Ioannis Doukas or Dukas (Ιωάννης Δούκας, 1841–1916) was a Greek painter and one of the main representatives in 19th century portrait painting in Greece.

==Life==
Doukas was born in 1841, in Gjirokastër (then Ottoman Empire, modern Albania). He started his studies in art at the School of Fine Arts of Athens, Greece, in 1859. He continued his studies outside Greece: initially in the Academy of Fine Arts in Munich (1865-1868), being a student of the German painter Karl von Piloty. He then moved to Paris and became student of Jean-Léon Gérôme.

Doukas worked as painter in a number of western European cities: Paris, Marseille and Vienna, where he became distinguished in the painting of portraits. At 1879 he returned to Greece, while continued to be focused in portrait painting.
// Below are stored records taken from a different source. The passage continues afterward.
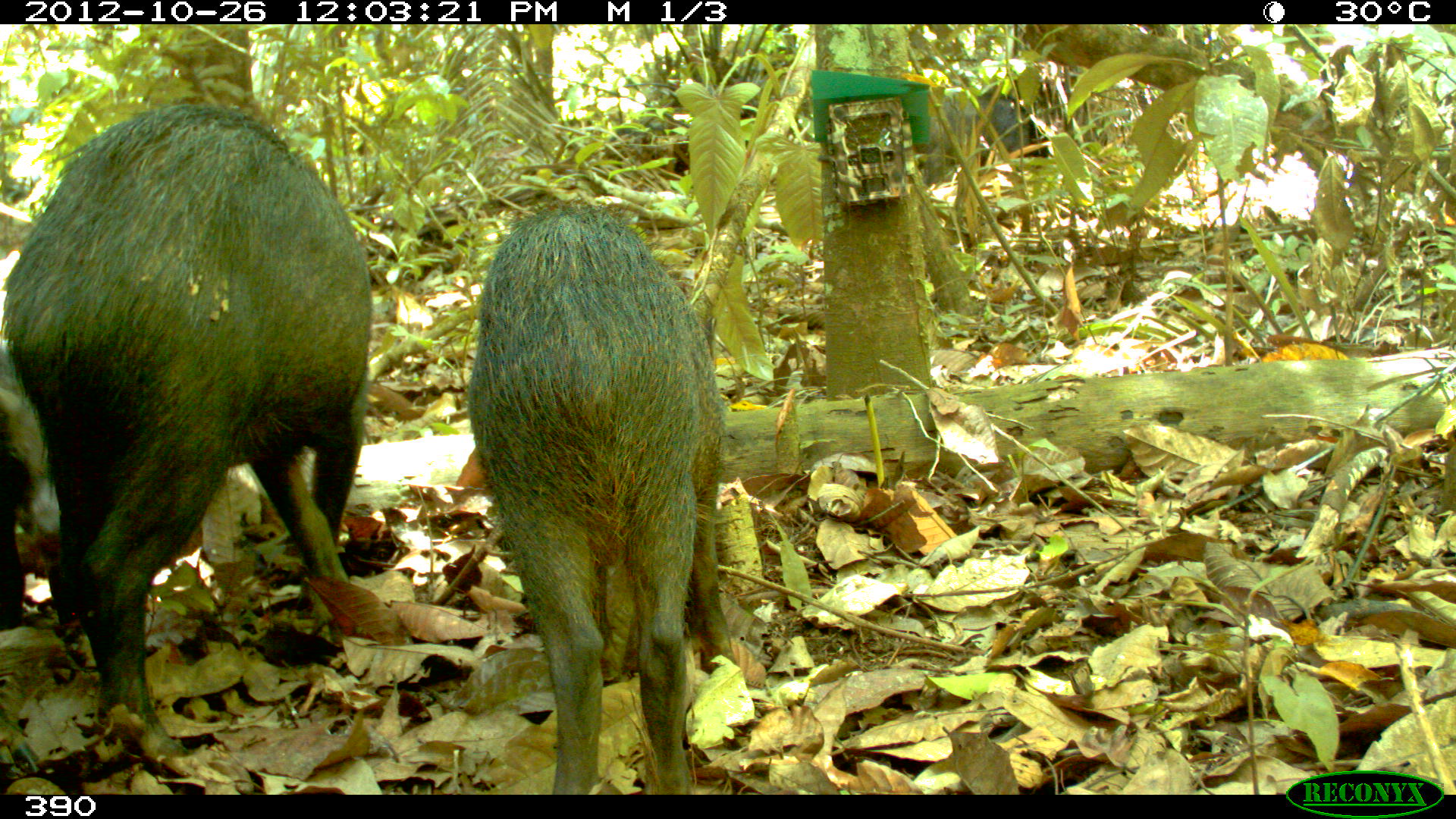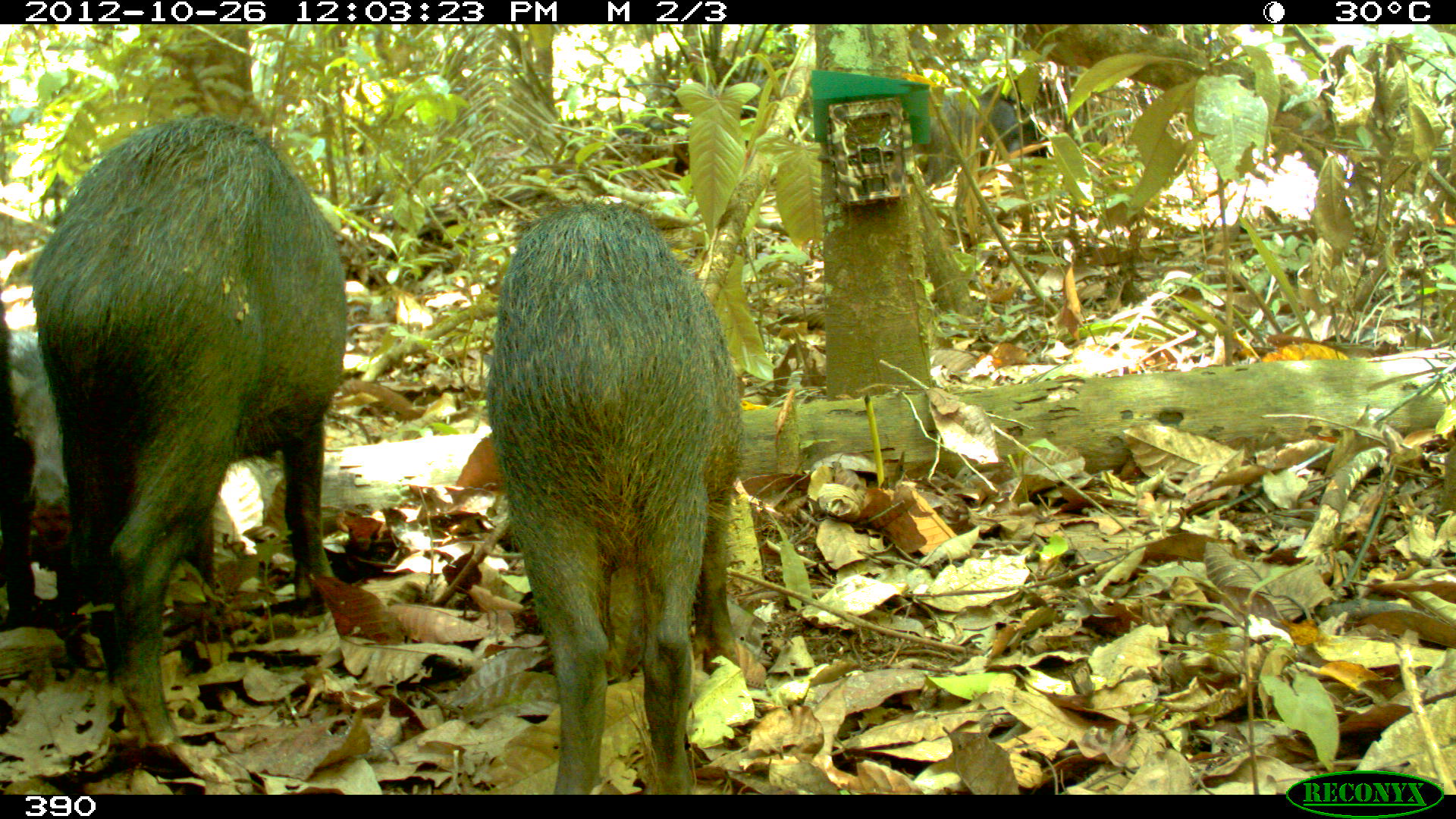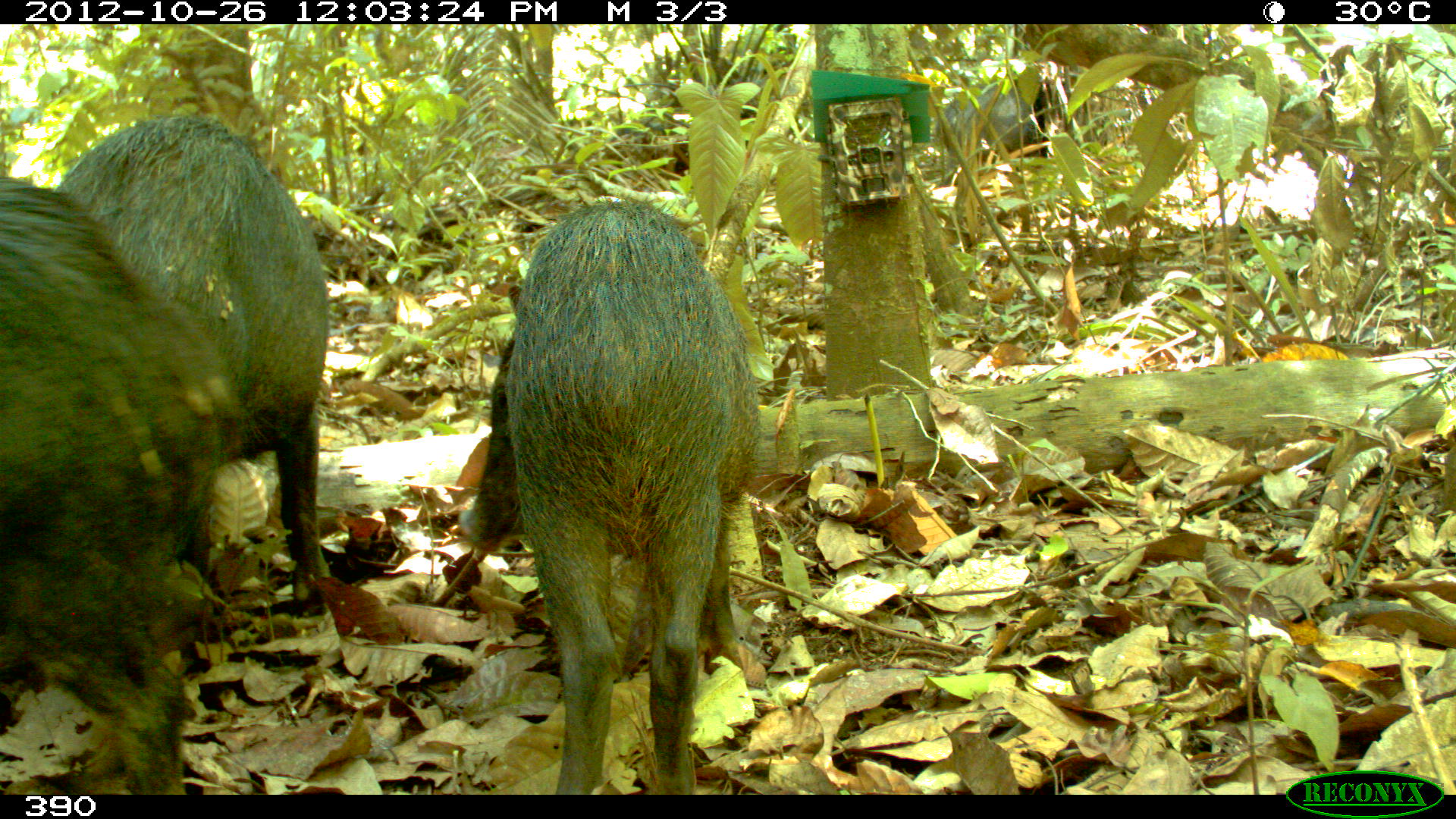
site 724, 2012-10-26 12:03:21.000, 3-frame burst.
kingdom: Animalia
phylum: Chordata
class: Mammalia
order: Artiodactyla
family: Tayassuidae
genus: Tayassu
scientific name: Tayassu pecari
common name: white-lipped peccary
Tayassu pecari (white-lipped peccary).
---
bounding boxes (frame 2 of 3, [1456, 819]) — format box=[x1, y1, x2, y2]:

Doukas attended several artist's exhibitions in Greece and abroad, such as the Paris Salon. He died in Athens in 1916.

==Work and legacy==
His works include historical, mythological, biblical and allegorical representations, as well as the creating of copies of distinguished painters, like Peter Paul Rubens, Rembrandt and Anthony van Dyck. He painted also a religious icon of Jesus Christ, at the Greek-Orthodox Church of Saint Nicholas in Liverpool, England.

Doukas is classified as one of the main representatives of the so-called 'Greek Munich School'; a group of 19th Greek artists that studied in the Academy of Fine Arts in Munich and were influenced by the movement of academic realism.